Question

How do you simplify the expression $\dfrac{{{\tan }^{2}}x}{\sec x+1}$?

Answer 1

We know that we can write ${{\tan }^{2}}x$ as ${{\sec }^{2}}x-1$. Then we can apply the formula ${{a}^{2}}-{{b}^{2}}=\left( a+b \right)\left( a-b \right)$ we can assume sec x as a and 1 as b then apply the formula to simplify the equation and we have to take care of the fact that denominator can not be equal to 0.

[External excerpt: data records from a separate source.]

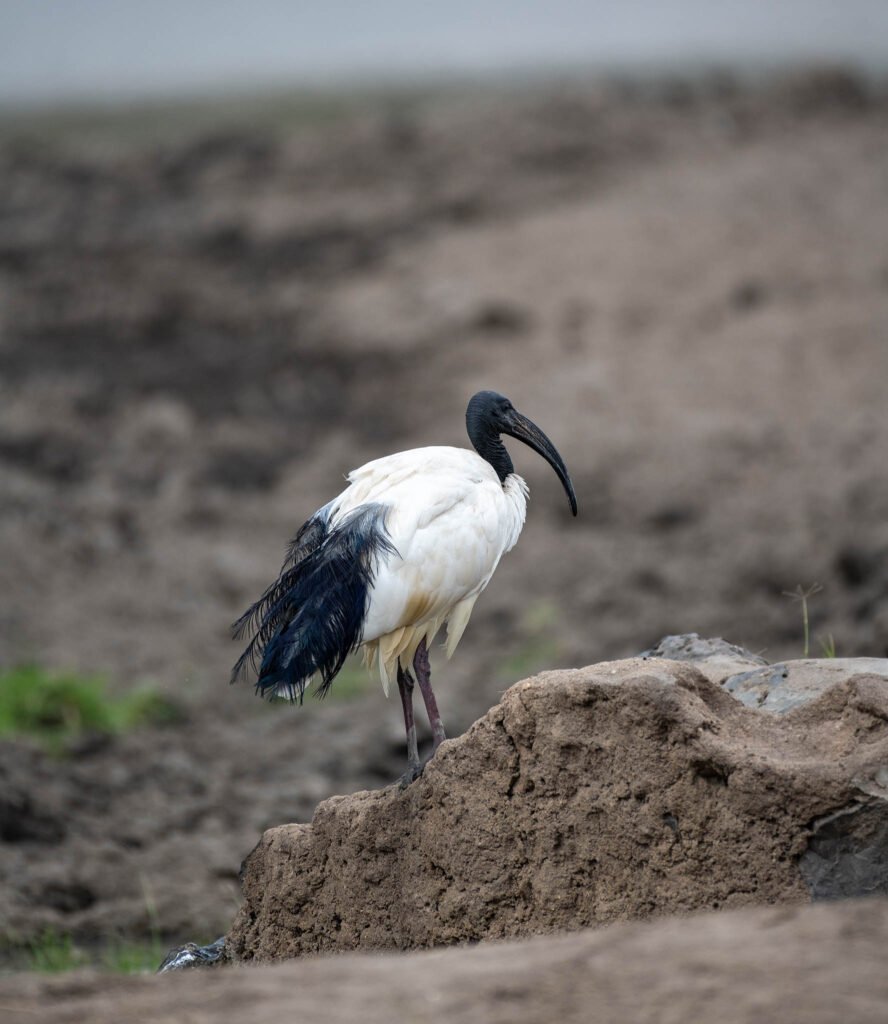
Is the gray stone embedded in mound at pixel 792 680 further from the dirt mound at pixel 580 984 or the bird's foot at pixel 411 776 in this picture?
the dirt mound at pixel 580 984

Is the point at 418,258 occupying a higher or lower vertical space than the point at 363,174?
lower

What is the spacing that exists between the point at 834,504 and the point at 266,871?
988cm

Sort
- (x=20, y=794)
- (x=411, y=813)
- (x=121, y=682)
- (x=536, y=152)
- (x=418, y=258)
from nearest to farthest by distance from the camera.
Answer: (x=411, y=813), (x=20, y=794), (x=121, y=682), (x=418, y=258), (x=536, y=152)

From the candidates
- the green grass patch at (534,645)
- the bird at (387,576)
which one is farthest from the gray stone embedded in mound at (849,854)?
the green grass patch at (534,645)

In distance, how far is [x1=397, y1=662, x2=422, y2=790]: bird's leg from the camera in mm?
5625

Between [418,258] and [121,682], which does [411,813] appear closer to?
[121,682]

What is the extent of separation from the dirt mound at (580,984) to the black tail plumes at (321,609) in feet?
6.16

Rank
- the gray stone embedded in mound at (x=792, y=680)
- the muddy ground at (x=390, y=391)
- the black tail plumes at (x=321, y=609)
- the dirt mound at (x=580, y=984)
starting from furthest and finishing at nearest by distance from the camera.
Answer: the muddy ground at (x=390, y=391) < the black tail plumes at (x=321, y=609) < the gray stone embedded in mound at (x=792, y=680) < the dirt mound at (x=580, y=984)

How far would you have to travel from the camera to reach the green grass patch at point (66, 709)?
13.2 meters

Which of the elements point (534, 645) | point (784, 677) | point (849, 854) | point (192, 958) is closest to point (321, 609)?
point (192, 958)

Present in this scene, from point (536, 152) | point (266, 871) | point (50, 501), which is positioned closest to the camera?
point (266, 871)

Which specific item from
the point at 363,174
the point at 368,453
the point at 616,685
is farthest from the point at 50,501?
the point at 616,685

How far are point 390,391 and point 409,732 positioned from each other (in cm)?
1313

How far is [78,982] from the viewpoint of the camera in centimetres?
423
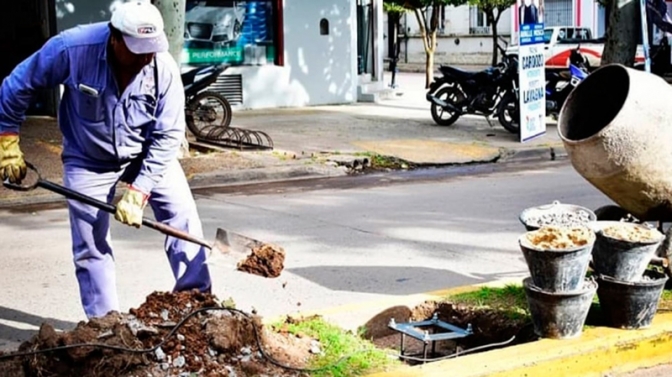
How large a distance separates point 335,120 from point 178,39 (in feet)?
18.8

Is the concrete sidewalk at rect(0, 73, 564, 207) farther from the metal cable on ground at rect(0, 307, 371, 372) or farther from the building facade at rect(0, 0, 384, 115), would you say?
the metal cable on ground at rect(0, 307, 371, 372)

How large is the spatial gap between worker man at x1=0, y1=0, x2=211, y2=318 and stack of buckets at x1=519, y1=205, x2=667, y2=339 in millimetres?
1755

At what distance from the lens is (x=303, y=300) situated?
656cm

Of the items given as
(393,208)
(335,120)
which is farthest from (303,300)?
(335,120)

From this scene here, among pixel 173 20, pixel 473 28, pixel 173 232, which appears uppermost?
pixel 173 20

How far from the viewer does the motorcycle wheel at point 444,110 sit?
1675 cm

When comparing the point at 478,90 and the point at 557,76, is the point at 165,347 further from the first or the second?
the point at 557,76

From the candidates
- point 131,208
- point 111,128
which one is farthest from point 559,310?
point 111,128

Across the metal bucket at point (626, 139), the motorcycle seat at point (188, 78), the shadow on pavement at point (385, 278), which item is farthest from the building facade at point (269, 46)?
the metal bucket at point (626, 139)

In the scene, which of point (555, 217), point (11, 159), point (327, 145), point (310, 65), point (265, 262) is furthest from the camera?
point (310, 65)

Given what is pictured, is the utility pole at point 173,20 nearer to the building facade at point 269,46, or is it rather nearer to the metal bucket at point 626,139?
the building facade at point 269,46

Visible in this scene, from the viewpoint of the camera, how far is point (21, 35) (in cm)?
1784

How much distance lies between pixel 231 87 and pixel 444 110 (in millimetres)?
4681

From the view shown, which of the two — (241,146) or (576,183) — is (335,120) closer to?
(241,146)
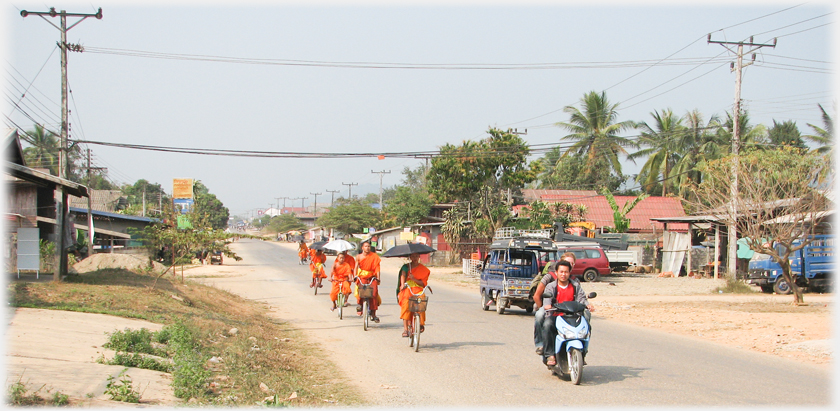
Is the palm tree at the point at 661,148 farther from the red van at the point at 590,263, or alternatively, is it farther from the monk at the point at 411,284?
the monk at the point at 411,284

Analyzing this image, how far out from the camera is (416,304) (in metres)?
11.1

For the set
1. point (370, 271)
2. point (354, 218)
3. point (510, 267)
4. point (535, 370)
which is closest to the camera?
point (535, 370)

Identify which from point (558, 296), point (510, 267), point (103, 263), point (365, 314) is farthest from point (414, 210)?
point (558, 296)

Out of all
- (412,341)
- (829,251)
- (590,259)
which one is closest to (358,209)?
(590,259)

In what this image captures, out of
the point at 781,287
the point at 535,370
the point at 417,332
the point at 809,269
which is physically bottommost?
the point at 781,287

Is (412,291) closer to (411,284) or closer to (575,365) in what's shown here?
(411,284)

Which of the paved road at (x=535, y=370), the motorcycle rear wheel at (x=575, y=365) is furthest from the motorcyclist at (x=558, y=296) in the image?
the paved road at (x=535, y=370)

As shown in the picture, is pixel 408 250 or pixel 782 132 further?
pixel 782 132

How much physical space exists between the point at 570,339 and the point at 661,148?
4767 cm

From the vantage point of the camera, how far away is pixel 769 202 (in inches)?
872

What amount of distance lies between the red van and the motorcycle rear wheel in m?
24.3

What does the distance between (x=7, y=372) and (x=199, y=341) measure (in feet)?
13.2

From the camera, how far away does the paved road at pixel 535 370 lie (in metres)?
7.57

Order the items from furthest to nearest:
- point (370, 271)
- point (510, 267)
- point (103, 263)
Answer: point (103, 263), point (510, 267), point (370, 271)
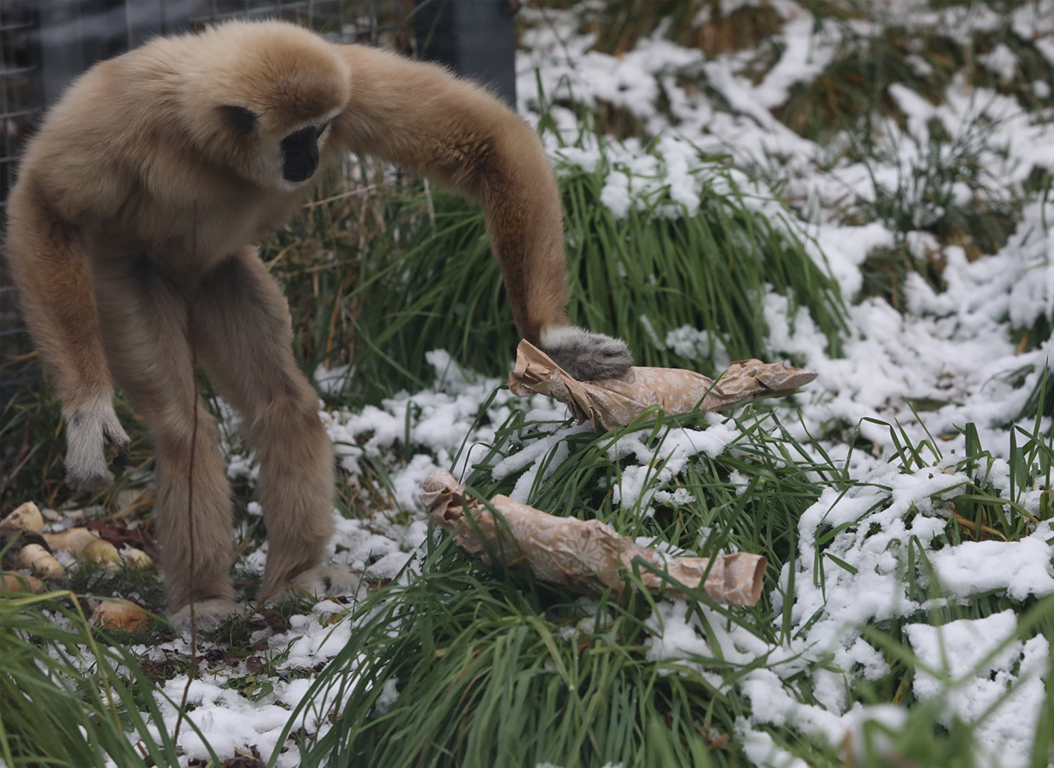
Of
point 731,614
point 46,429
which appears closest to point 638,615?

Complete step by step answer:
The given expression that we have simplify is $\dfrac{{{\tan }^{2}}x}{\sec x+1}$
We can see the numerator is tan x we can write square of tan x as ${{\sec }^{2}}x-1$
$\dfrac{{{\tan }^{2}}x}{\sec x+1}=\dfrac{{{\sec }^{2}}x-1}{\sec x+1}$
We know the algebraic formula ${{a}^{2}}-{{b}^{2}}=\left( a+b \right)\left( a-b \right)$
So now we can take sec x as a and 1 as b and apply the formula
$\Rightarrow \dfrac{{{\tan }^{2}}x}{\sec x+1}=\dfrac{\left( \sec x+1 \right)\left( \sec x+1 \right)}{\sec x+1}$
We can see that the denominator is equal to $\sec x+1$ and there is one $\sec x+1$ so we can cancel the terms
$\Rightarrow \dfrac{{{\tan }^{2}}x}{\sec x+1}=\sec x-1$ where sec x is not equal to -1 or x is not equal to $\left( 2n+1 \right)\pi$ where n is an integer

Note:
We can see that there is a mention at end of answer that sec x can not be -1 , this because we simplifies the equation by cancelling the term $\sec x+1$ , if the value of sec x is 0 then 0 can not be cancelled out, we can not cancel out 0 in numerator and denominator.
The value of $\dfrac{{{\tan }^{2}}x}{\sec x+1}$ will not be equal to $\sec x-1$ when sec x is -1. The value $\sec x-1$is -2 when sec x is -1 but the value of $\dfrac{{{\tan }^{2}}x}{\sec x+1}$ is $\dfrac{0}{0}$ when sec x is -1. The value of $\dfrac{0}{0}$ is not defined.